COS 130-8
Soil mutualists mediate interactions of Trifolium species: Implications for fine-scale co-occurrence

Thursday, August 13, 2015: 4:00 PM
344, Baltimore Convention Center
Andrew Siefert, Department of Evolution and Ecology, University of California, Davis, Davis, CA, USA
Kenneth W. Zillig, Department of Evolution and Ecology, University of California, Davis, Davis, CA,
Maren L Friesen, Plant Biology, Michigan State University, ,
Sharon Strauss, Department of Evolution and Ecology, University of California, Davis, Davis, CA, USA

Plant species exhibit varying degrees of spatial co-occurrence in natural communities. Species pairs may be segregated, aggregated, or independently distributed on local to regional spatial scales. These patterns may be driven by multiple factors, including interactions between plants species, interactions between plants and soil microbes, and plant adaptation to local abiotic heterogeneity. Here we, we investigated the effects of soil mutualists, including rhizobial and fungal symbionts, on interactions between Trifolium species with varying degrees of fine-scale co-occurrence within coastal prairie communities. We grew three focal species—T. fucatum, T. gracilentum, and T. microdon—in a factorial greenhouse experiment manipulating competitor (alone, conspecific, or heterospecific), soil source (home or away), and soil microbes (sterile, small, or small plus large microbes) and tested the effects of these factors and their interactions on focal plant performance and rhizobial associations.

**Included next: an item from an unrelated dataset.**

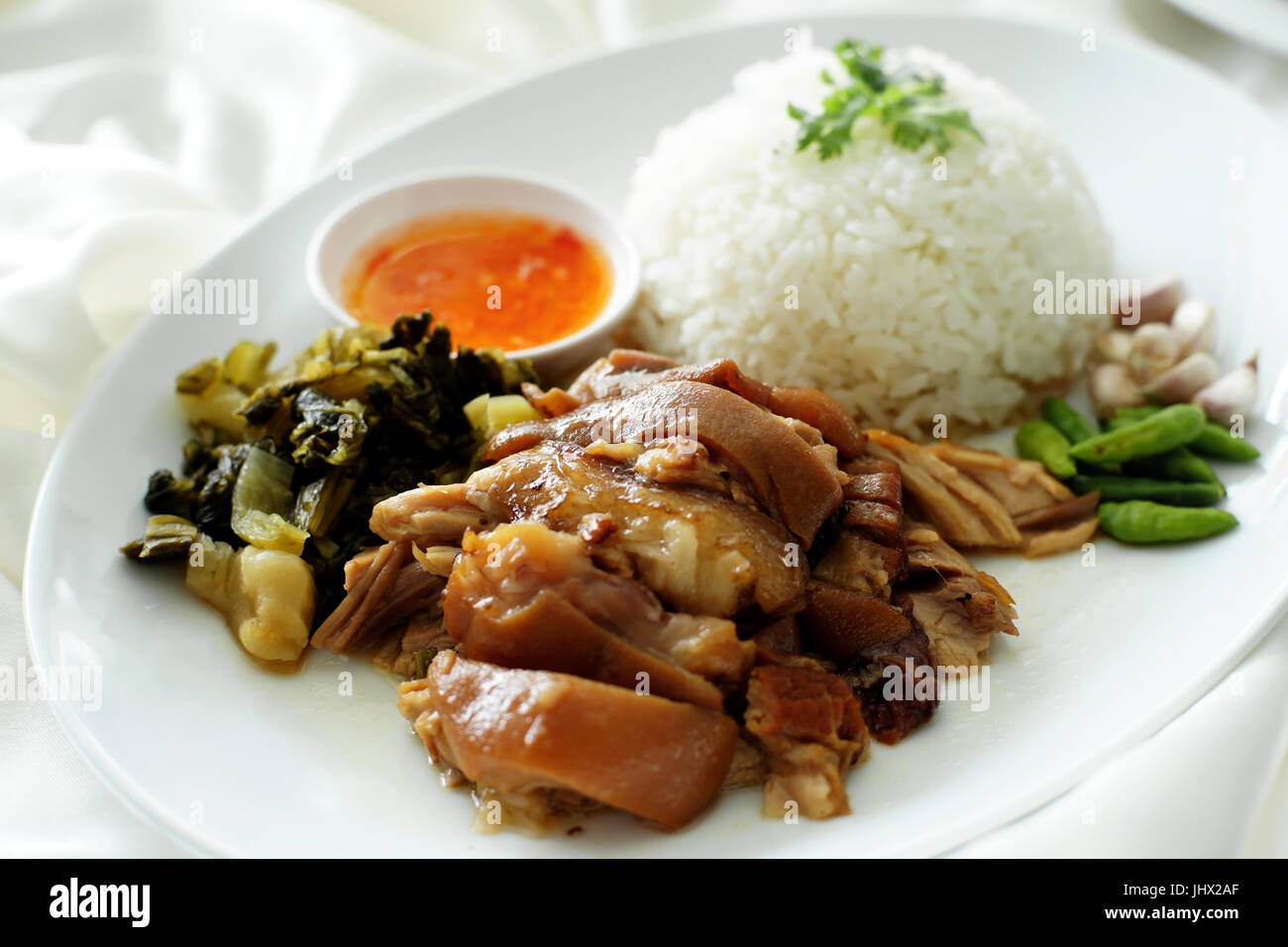 stewed pork leg with rice and vegetable Stock Photo - Alamy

Responses to competition and soil microbes were strongest in T. fucatum, which is spatially segregated from the other experimental species in natural communities. T. fucatum was strongly suppressed by conspecific competitors and benefit from the presence of familiar soil rhizobia. In contrast, T. gracilentum and T. microdon, which frequently co-occur together at fine scales, showed limited responses to competition and soil microbes. Across all species, soil microbes modified responses of focal plants to competition. Focal plants were less suppressed by conspecific and heterospecific neighbors in the presence of familiar rhizobia. The presence of plant neighbors in turn modified the response of focal plants to soil microbes. Focal plants experienced a larger benefit of familiar soil microbes when growing with competitors versus alone. These results demonstrate that plant-plant and plant-mutualist interactions interact to determine plant performance, suggesting mechanisms that drive observed patterns of species co-occurrence in natural communities.